Similarly, tissue redox changes, associated with acute and chronic inflammatory states, degenerative conditions, and cancer have been extensively mapped. During these conditions, the cellular and extracellular proteome is qualitatively modified by oxidation (carbonylation, nytrosilation, formylation), glycation (carboxymethylysine or carboxymethylarginine) and lipoxidation (4-hydroxynonenal (HNE), malonaldehyde), to name a few of the over 400 possible modifications. Both MHC classes are found to present phosphorylated peptides (Meyer et al. 2009), and for MHC class I ligands glycosylations have also been reported (Kastrup et al. 2000).

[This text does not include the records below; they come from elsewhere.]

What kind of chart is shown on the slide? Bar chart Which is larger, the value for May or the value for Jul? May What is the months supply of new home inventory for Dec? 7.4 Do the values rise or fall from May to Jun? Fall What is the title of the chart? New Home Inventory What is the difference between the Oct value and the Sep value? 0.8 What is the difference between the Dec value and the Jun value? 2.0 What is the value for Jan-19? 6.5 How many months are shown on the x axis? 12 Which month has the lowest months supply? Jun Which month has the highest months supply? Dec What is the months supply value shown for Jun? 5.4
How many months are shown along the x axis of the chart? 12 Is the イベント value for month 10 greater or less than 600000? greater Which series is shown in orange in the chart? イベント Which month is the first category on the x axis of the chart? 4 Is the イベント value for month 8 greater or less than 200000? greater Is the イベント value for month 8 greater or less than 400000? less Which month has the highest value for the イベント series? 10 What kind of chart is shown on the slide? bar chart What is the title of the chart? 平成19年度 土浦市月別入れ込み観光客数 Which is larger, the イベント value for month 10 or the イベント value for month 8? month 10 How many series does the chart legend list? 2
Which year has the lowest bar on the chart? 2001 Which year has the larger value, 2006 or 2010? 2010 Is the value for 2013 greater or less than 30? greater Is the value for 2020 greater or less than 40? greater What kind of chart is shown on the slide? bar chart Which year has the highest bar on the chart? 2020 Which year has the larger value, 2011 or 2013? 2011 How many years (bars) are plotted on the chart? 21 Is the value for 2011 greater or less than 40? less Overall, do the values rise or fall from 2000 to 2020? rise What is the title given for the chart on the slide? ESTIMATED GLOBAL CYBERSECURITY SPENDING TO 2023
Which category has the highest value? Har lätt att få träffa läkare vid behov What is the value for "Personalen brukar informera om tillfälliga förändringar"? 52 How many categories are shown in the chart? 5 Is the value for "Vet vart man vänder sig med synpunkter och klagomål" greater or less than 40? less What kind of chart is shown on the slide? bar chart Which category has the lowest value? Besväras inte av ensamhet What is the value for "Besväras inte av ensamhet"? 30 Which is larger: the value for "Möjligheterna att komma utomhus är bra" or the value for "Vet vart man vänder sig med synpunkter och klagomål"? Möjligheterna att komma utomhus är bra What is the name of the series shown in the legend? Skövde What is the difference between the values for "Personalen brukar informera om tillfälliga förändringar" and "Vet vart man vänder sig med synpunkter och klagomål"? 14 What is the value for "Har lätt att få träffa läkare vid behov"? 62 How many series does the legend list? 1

Although most amino acids are susceptible to oxidation by these reactive species, lysine, arginine, methionine, and cysteine are the most susceptible due to the presence of free amino and sulfhydryl groups on their side chains. For example, in our extensive database of HLA ligands from human tumor and normal tissues, around 8% of HLA class II and 6% of HLA class I ligand entries are oxidized at one or more amino acids (Neumann et al. 2004; Wagner et al. 2003). Other notable modifications are arginine citrullination, which has been linked to autoimmune diseases such as rheumatoid arthritis (Fox 2015), peptide oxidative cleavage for generation of neo-epitopes and autoimmunity (Sadegh-Nasseri and Kim 2015), and peptide glycation in diabetes and metabolic syndrome (Horvat and Jakas 2004; Walcher and Marx 2009). The full effects of protein modifications on the MHC I and MHC II antigen processing machinery, peptide processing loading affinity and presentation need to be further evaluated. Additionally, how peptides and specific PTM can be exploited diagnostically and therapeutically, in cancer, autoimmune and degenerative diseases are also an important open question.

Conclusions

Overall, the literature from the last decade has solidified the notion that plasma and lymph provides a rich degradome/peptidome that could facilitate the discovery of novel biomarkers that reflect disease status (Clement et al. 2011; Dzieciatkowska et al. 2014; Ling et al. 2010; Quesada et al. 2009; Petricoin et al. 2006; Meng and Veenstra 2007; Anderson et al. 2004; Omenn et al. 2005). In contrast to organ biopsies, which are limited to a small number of cells, liquid biopsy can provide a more accurate fingerprint of the overall organ physiological or pathological state. In particular, unlike the blood, liquid biopsy of lymphatic fluid can provide a specific signature of the organ from which it drains (Santambrogio 2013). How to diagnostically use the blood and lymphatic fluid peptidome/degradome and how to therapeutically exploit it for immunotherapy design are important challenges for the future.